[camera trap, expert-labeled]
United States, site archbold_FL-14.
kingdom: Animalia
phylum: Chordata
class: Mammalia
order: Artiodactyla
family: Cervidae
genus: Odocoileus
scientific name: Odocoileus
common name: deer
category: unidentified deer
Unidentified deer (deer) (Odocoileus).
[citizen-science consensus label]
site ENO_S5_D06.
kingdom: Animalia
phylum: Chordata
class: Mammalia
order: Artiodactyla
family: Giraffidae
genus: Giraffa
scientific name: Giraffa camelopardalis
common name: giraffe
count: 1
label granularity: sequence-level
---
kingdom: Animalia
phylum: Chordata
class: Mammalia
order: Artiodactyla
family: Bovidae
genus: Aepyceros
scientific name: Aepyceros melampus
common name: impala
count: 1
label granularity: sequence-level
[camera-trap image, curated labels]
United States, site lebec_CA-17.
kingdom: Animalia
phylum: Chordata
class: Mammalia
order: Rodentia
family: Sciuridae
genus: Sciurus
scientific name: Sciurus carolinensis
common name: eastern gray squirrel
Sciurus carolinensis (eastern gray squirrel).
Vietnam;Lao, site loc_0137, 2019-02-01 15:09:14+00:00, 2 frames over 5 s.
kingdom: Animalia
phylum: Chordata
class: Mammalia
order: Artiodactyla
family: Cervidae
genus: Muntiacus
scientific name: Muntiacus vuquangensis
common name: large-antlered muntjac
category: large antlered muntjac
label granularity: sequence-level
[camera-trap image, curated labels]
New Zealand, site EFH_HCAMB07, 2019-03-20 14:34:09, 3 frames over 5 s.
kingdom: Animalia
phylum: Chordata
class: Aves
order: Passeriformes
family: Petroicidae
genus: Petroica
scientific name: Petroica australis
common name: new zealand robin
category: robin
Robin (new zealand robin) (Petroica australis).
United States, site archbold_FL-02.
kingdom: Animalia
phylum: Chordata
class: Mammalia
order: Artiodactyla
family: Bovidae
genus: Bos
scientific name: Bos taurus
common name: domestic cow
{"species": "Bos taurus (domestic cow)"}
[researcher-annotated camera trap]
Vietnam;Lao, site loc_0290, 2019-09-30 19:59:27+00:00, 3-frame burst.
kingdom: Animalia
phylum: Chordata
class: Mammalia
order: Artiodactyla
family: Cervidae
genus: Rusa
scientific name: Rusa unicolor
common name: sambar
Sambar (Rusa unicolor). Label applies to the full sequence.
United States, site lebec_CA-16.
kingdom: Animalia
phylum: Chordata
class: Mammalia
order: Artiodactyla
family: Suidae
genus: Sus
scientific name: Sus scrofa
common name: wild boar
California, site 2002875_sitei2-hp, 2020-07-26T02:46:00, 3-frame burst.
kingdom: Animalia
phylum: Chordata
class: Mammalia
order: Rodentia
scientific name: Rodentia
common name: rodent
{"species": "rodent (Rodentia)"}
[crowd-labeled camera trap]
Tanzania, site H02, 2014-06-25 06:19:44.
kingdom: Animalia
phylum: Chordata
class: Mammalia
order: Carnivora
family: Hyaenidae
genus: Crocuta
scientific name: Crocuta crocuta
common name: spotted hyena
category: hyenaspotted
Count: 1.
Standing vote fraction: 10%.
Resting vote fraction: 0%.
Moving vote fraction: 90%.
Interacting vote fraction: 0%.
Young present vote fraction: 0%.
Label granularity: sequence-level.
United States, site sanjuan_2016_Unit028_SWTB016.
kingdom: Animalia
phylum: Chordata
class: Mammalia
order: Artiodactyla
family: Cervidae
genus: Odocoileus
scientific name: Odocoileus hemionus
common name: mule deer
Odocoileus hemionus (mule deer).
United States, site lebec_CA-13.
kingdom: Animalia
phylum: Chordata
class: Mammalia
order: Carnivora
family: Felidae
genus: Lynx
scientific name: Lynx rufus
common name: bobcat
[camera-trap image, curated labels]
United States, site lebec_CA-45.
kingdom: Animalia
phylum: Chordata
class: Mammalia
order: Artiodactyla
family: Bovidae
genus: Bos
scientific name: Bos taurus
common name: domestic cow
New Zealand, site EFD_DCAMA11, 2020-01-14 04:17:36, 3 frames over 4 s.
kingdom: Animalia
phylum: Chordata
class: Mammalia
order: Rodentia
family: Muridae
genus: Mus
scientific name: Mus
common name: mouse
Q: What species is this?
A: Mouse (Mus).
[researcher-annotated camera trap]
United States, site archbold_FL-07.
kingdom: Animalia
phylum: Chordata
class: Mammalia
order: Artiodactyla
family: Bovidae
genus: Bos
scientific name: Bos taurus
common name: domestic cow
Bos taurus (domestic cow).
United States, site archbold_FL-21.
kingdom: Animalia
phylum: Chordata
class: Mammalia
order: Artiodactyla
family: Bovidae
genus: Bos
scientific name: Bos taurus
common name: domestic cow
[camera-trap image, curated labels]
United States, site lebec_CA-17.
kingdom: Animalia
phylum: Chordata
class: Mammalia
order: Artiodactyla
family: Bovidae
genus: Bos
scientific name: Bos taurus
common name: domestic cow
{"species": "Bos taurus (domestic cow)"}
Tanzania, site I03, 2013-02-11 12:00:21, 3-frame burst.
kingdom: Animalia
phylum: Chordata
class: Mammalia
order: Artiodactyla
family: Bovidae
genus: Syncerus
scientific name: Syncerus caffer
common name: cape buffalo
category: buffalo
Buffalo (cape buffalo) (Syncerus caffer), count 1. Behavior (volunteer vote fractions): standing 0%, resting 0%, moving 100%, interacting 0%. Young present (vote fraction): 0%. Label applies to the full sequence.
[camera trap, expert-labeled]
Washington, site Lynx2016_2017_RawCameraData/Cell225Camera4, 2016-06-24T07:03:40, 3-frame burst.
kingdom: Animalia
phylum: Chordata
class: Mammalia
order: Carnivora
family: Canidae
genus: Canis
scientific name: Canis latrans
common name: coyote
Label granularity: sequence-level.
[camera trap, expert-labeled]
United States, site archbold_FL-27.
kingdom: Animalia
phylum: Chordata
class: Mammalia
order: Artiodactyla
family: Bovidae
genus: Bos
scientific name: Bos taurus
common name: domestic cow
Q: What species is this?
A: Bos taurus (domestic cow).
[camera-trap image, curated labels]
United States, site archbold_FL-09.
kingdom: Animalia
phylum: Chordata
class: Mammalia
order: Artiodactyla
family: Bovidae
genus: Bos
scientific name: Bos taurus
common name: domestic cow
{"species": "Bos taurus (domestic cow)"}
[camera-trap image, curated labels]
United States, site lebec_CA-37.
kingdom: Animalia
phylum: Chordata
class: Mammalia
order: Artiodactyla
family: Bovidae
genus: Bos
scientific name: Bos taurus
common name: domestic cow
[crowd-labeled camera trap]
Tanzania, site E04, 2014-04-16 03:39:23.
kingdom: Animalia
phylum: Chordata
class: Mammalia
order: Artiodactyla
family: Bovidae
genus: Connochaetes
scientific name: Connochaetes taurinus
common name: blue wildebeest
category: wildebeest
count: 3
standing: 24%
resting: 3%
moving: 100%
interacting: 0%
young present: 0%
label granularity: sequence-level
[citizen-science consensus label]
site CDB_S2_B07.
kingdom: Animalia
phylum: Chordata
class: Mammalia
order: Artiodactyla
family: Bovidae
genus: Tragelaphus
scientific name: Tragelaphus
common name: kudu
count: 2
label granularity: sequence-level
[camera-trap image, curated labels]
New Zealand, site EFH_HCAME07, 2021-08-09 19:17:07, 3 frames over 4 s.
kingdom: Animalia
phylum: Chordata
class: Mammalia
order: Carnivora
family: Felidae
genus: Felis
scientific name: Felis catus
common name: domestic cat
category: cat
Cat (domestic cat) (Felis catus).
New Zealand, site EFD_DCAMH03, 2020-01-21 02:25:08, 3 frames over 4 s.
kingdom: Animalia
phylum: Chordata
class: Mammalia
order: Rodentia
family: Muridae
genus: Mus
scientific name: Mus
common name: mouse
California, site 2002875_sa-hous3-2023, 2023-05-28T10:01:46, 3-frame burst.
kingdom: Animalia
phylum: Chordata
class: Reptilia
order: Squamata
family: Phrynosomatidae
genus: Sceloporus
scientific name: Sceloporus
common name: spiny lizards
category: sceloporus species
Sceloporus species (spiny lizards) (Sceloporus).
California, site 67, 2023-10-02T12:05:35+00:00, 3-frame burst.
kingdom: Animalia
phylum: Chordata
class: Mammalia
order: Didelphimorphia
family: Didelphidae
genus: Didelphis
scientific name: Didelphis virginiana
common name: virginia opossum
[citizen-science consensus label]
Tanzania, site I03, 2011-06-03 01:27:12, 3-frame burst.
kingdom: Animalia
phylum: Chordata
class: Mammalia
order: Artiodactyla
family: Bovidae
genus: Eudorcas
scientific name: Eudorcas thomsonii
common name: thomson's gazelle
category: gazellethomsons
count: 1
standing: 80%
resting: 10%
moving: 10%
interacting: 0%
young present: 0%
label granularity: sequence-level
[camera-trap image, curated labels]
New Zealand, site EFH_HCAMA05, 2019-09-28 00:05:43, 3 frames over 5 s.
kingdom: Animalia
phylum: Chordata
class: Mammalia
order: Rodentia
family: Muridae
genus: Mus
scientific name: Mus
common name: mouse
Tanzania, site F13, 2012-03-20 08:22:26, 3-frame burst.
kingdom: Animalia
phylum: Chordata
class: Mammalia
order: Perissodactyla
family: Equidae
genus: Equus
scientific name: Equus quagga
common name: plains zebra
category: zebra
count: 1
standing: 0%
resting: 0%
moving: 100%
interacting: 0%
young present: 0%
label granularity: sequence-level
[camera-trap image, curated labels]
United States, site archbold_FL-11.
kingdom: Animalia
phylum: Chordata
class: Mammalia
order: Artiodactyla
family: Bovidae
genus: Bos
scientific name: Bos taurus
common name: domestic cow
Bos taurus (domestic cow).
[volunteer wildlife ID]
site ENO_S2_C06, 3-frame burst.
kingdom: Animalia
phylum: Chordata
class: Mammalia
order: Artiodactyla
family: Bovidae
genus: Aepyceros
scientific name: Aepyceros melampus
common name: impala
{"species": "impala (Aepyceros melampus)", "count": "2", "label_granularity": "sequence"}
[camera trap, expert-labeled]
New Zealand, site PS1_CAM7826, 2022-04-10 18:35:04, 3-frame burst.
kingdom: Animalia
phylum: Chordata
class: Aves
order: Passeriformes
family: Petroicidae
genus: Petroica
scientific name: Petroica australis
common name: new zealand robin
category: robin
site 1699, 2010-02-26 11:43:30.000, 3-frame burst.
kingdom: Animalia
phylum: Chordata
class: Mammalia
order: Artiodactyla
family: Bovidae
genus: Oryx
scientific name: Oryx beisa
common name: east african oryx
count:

------------------------------------

ASSIGNMENT -
Wherever "California" occurs in the entries above, copy the line it sits on.

SOLUTION -
California, site 2002875_sitei2-hp, 2020-07-26T02:46:00, 3-frame burst.
California, site 2002875_sa-hous3-2023, 2023-05-28T10:01:46, 3-frame burst.
California, site 67, 2023-10-02T12:05:35+00:00, 3-frame burst.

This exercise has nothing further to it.